Co-creation with the Environment – research project in Wigan Flashes by Lizzie King. Lizzie King shares her work in progress, exploring a scene where we have destroyed the natural, and the non-human living species have adapted to live and thrive in what is now a site of stunning post-nature beauty. This work is part of the residence programme in Open Eye Hub in Wigan.

Intervention and Renewal by Johannes Pretorius, from We Feed The UK series. The project documents three generations of the Robinson family working at Strickley, their organic dairy farm in Cumbria. On it, they also manage kilometres of species-rich hedgerows and are actively rewilding woodlands and wetlands. All ten We Feed The UK stories will be revealed on the 8th of February.
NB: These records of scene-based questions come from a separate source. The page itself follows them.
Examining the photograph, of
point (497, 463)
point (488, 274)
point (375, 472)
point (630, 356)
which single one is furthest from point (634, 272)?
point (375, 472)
We Feed The World, commissioned by Gaia Foundation, shows stories from agroecological, small-scale farmers who not only provide the majority of the world’s food but also offer solutions to many of our current crises.

Urugo by Hellen Songa. On a long journey through Africa Hellen seeks to discover the social and creative ecological activities of African communities, particularly her mother- and fatherlands – Rwanda and Zambia, and the impacts of these activities on the whole planet’s climate and local ecosystems. 

Home Grown Knowledge by Gwen Riley Jones. Gwen Riley Jones has been collaborating with growers in Rochdale community gardens to share their stories of growing and what it means to them. This project is in partnership with the Royal Horticultural Society.

Outside gallery walls will see the We Feed The UK exhibition: 10 photographers who can change our perspective documented 10 regenerative farm stories in 10 regions of the UK,  telling the stories sprouting from nature-friendly farming including climate resilience, food justice and seed sovereignty. 

For this edition of LOOK Climate Lab we are partnering with Gaia Foundation, Energy House 2.0 Salford, Royal Horticultural Society, The Tree Council, Impressions Gallery, Peloton Liverpool Coop, Wigan Council, The Mersey Forest, Liverpool ONE and many others to bring people and ideas together, explore the complexities of human-nature relationships and make positive changes to live more sustainable and connected lives.